Task to carry out: Repeat the listing below in full, exactly as it stands.

══ Task data

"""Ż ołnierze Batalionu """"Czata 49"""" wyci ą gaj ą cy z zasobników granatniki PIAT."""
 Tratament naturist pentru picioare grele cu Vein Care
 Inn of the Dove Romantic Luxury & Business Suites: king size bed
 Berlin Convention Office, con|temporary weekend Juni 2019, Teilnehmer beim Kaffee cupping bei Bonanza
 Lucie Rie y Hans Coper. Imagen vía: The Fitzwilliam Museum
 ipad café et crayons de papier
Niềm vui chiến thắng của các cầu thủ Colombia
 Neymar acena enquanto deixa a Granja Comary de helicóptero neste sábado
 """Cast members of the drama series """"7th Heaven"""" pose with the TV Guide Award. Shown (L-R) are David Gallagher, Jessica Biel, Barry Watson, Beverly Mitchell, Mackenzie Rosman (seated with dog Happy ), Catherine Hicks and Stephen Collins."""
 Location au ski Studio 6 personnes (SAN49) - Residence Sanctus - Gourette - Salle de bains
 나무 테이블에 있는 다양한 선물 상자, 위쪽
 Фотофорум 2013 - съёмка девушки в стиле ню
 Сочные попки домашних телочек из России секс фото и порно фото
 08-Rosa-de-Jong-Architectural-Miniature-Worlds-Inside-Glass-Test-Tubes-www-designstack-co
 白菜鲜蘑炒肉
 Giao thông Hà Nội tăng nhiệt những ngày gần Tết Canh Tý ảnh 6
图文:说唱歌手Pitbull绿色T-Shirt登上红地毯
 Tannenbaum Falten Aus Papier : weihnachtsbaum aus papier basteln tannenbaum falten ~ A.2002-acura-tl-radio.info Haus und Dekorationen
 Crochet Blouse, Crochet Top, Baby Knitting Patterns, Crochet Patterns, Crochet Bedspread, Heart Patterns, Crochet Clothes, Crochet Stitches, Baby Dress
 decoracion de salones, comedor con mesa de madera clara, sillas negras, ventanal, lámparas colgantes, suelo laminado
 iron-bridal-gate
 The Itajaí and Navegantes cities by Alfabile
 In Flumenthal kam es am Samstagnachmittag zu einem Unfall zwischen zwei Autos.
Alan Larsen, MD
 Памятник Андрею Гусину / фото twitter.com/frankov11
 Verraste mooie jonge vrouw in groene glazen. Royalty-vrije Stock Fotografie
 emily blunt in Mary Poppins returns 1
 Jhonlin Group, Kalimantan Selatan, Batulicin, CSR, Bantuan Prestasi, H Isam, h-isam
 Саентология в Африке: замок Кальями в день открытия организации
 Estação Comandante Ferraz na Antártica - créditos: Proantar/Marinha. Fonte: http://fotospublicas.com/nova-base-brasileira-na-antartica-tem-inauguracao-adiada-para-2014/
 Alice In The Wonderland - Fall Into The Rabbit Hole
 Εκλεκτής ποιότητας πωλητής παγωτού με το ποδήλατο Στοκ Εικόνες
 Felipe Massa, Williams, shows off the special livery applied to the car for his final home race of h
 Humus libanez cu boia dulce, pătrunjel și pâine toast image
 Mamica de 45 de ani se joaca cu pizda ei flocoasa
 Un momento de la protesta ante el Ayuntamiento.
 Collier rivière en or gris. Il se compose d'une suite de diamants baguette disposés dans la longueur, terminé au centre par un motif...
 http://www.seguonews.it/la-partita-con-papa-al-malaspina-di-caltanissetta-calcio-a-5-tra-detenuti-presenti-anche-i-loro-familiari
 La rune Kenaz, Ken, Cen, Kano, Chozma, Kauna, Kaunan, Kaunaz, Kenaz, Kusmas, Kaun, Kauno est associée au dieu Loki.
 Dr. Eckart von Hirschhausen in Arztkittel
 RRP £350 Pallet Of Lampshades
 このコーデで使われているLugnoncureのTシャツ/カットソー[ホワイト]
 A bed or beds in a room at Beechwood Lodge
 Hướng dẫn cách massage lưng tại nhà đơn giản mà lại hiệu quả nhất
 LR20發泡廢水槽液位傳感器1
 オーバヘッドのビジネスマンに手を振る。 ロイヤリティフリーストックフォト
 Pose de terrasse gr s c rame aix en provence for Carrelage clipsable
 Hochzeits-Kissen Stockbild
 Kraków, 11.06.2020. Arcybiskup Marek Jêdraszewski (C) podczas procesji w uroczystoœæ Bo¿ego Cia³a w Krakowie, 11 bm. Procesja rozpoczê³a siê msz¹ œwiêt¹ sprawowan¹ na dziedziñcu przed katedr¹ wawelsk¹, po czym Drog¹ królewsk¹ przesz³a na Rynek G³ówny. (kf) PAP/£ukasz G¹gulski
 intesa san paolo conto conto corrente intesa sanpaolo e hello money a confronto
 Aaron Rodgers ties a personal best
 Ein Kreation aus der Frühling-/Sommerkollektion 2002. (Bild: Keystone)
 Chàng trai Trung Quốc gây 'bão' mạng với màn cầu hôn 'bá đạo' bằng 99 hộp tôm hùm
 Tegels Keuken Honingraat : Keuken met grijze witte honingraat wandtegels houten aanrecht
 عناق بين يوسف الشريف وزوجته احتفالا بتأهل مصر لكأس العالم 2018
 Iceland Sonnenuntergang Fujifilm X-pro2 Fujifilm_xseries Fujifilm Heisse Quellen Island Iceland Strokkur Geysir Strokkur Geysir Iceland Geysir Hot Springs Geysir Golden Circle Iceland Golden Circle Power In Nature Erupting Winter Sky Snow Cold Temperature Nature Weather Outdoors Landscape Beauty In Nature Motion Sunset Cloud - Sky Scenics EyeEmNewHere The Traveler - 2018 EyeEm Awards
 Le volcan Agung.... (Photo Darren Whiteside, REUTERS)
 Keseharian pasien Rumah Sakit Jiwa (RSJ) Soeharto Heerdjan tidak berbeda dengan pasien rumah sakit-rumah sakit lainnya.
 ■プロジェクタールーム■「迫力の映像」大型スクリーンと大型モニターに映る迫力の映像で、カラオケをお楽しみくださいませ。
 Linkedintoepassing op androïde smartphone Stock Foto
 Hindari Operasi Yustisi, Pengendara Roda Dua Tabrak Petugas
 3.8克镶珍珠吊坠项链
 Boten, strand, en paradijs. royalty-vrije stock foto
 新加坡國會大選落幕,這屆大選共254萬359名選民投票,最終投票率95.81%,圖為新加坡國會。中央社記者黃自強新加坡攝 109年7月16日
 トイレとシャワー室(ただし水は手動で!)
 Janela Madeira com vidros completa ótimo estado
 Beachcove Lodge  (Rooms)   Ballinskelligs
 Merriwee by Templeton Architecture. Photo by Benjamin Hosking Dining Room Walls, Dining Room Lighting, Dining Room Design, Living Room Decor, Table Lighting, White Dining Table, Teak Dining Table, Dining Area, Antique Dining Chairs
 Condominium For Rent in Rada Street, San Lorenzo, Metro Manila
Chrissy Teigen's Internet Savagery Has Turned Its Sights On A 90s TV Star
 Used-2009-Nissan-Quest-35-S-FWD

════

Problem solution:
"""Ż ołnierze Batalionu """"Czata 49"""" wyci ą gaj ą cy z zasobników granatniki PIAT."""
 Tratament naturist pentru picioare grele cu Vein Care
 Inn of the Dove Romantic Luxury & Business Suites: king size bed
 Berlin Convention Office, con|temporary weekend Juni 2019, Teilnehmer beim Kaffee cupping bei Bonanza
 Lucie Rie y Hans Coper. Imagen vía: The Fitzwilliam Museum
 ipad café et crayons de papier
Niềm vui chiến thắng của các cầu thủ Colombia
 Neymar acena enquanto deixa a Granja Comary de helicóptero neste sábado
 """Cast members of the drama series """"7th Heaven"""" pose with the TV Guide Award. Shown (L-R) are David Gallagher, Jessica Biel, Barry Watson, Beverly Mitchell, Mackenzie Rosman (seated with dog Happy ), Catherine Hicks and Stephen Collins."""
 Location au ski Studio 6 personnes (SAN49) - Residence Sanctus - Gourette - Salle de bains
 나무 테이블에 있는 다양한 선물 상자, 위쪽
 Фотофорум 2013 - съёмка девушки в стиле ню
 Сочные попки домашних телочек из России секс фото и порно фото
 08-Rosa-de-Jong-Architectural-Miniature-Worlds-Inside-Glass-Test-Tubes-www-designstack-co
 白菜鲜蘑炒肉
 Giao thông Hà Nội tăng nhiệt những ngày gần Tết Canh Tý ảnh 6
图文:说唱歌手Pitbull绿色T-Shirt登上红地毯
 Tannenbaum Falten Aus Papier : weihnachtsbaum aus papier basteln tannenbaum falten ~ A.2002-acura-tl-radio.info Haus und Dekorationen
 Crochet Blouse, Crochet Top, Baby Knitting Patterns, Crochet Patterns, Crochet Bedspread, Heart Patterns, Crochet Clothes, Crochet Stitches, Baby Dress
 decoracion de salones, comedor con mesa de madera clara, sillas negras, ventanal, lámparas colgantes, suelo laminado
 iron-bridal-gate
 The Itajaí and Navegantes cities by Alfabile
 In Flumenthal kam es am Samstagnachmittag zu einem Unfall zwischen zwei Autos.
Alan Larsen, MD
 Памятник Андрею Гусину / фото twitter.com/frankov11
 Verraste mooie jonge vrouw in groene glazen. Royalty-vrije Stock Fotografie
 emily blunt in Mary Poppins returns 1
 Jhonlin Group, Kalimantan Selatan, Batulicin, CSR, Bantuan Prestasi, H Isam, h-isam
 Саентология в Африке: замок Кальями в день открытия организации
 Estação Comandante Ferraz na Antártica - créditos: Proantar/Marinha. Fonte: http://fotospublicas.com/nova-base-brasileira-na-antartica-tem-inauguracao-adiada-para-2014/
 Alice In The Wonderland - Fall Into The Rabbit Hole
 Εκλεκτής ποιότητας πωλητής παγωτού με το ποδήλατο Στοκ Εικόνες
 Felipe Massa, Williams, shows off the special livery applied to the car for his final home race of h
 Humus libanez cu boia dulce, pătrunjel și pâine toast image
 Mamica de 45 de ani se joaca cu pizda ei flocoasa
 Un momento de la protesta ante el Ayuntamiento.
 Collier rivière en or gris. Il se compose d'une suite de diamants baguette disposés dans la longueur, terminé au centre par un motif...
 http://www.seguonews.it/la-partita-con-papa-al-malaspina-di-caltanissetta-calcio-a-5-tra-detenuti-presenti-anche-i-loro-familiari
 La rune Kenaz, Ken, Cen, Kano, Chozma, Kauna, Kaunan, Kaunaz, Kenaz, Kusmas, Kaun, Kauno est associée au dieu Loki.
 Dr. Eckart von Hirschhausen in Arztkittel
 RRP £350 Pallet Of Lampshades
 このコーデで使われているLugnoncureのTシャツ/カットソー[ホワイト]
 A bed or beds in a room at Beechwood Lodge
 Hướng dẫn cách massage lưng tại nhà đơn giản mà lại hiệu quả nhất
 LR20發泡廢水槽液位傳感器1
 オーバヘッドのビジネスマンに手を振る。 ロイヤリティフリーストックフォト
 Pose de terrasse gr s c rame aix en provence for Carrelage clipsable
 Hochzeits-Kissen Stockbild
 Kraków, 11.06.2020. Arcybiskup Marek Jêdraszewski (C) podczas procesji w uroczystoœæ Bo¿ego Cia³a w Krakowie, 11 bm. Procesja rozpoczê³a siê msz¹ œwiêt¹ sprawowan¹ na dziedziñcu przed katedr¹ wawelsk¹, po czym Drog¹ królewsk¹ przesz³a na Rynek G³ówny. (kf) PAP/£ukasz G¹gulski
 intesa san paolo conto conto corrente intesa sanpaolo e hello money a confronto
 Aaron Rodgers ties a personal best
 Ein Kreation aus der Frühling-/Sommerkollektion 2002. (Bild: Keystone)
 Chàng trai Trung Quốc gây 'bão' mạng với màn cầu hôn 'bá đạo' bằng 99 hộp tôm hùm
 Tegels Keuken Honingraat : Keuken met grijze witte honingraat wandtegels houten aanrecht
 عناق بين يوسف الشريف وزوجته احتفالا بتأهل مصر لكأس العالم 2018
 Iceland Sonnenuntergang Fujifilm X-pro2 Fujifilm_xseries Fujifilm Heisse Quellen Island Iceland Strokkur Geysir Strokkur Geysir Iceland Geysir Hot Springs Geysir Golden Circle Iceland Golden Circle Power In Nature Erupting Winter Sky Snow Cold Temperature Nature Weather Outdoors Landscape Beauty In Nature Motion Sunset Cloud - Sky Scenics EyeEmNewHere The Traveler - 2018 EyeEm Awards
 Le volcan Agung.... (Photo Darren Whiteside, REUTERS)
 Keseharian pasien Rumah Sakit Jiwa (RSJ) Soeharto Heerdjan tidak berbeda dengan pasien rumah sakit-rumah sakit lainnya.
 ■プロジェクタールーム■「迫力の映像」大型スクリーンと大型モニターに映る迫力の映像で、カラオケをお楽しみくださいませ。
 Linkedintoepassing op androïde smartphone Stock Foto
 Hindari Operasi Yustisi, Pengendara Roda Dua Tabrak Petugas
 3.8克镶珍珠吊坠项链
 Boten, strand, en paradijs. royalty-vrije stock foto
 新加坡國會大選落幕,這屆大選共254萬359名選民投票,最終投票率95.81%,圖為新加坡國會。中央社記者黃自強新加坡攝 109年7月16日
 トイレとシャワー室(ただし水は手動で!)
 Janela Madeira com vidros completa ótimo estado
 Beachcove Lodge  (Rooms)   Ballinskelligs
 Merriwee by Templeton Architecture. Photo by Benjamin Hosking Dining Room Walls, Dining Room Lighting, Dining Room Design, Living Room Decor, Table Lighting, White Dining Table, Teak Dining Table, Dining Area, Antique Dining Chairs
 Condominium For Rent in Rada Street, San Lorenzo, Metro Manila
Chrissy Teigen's Internet Savagery Has Turned Its Sights On A 90s TV Star
 Used-2009-Nissan-Quest-35-S-FWD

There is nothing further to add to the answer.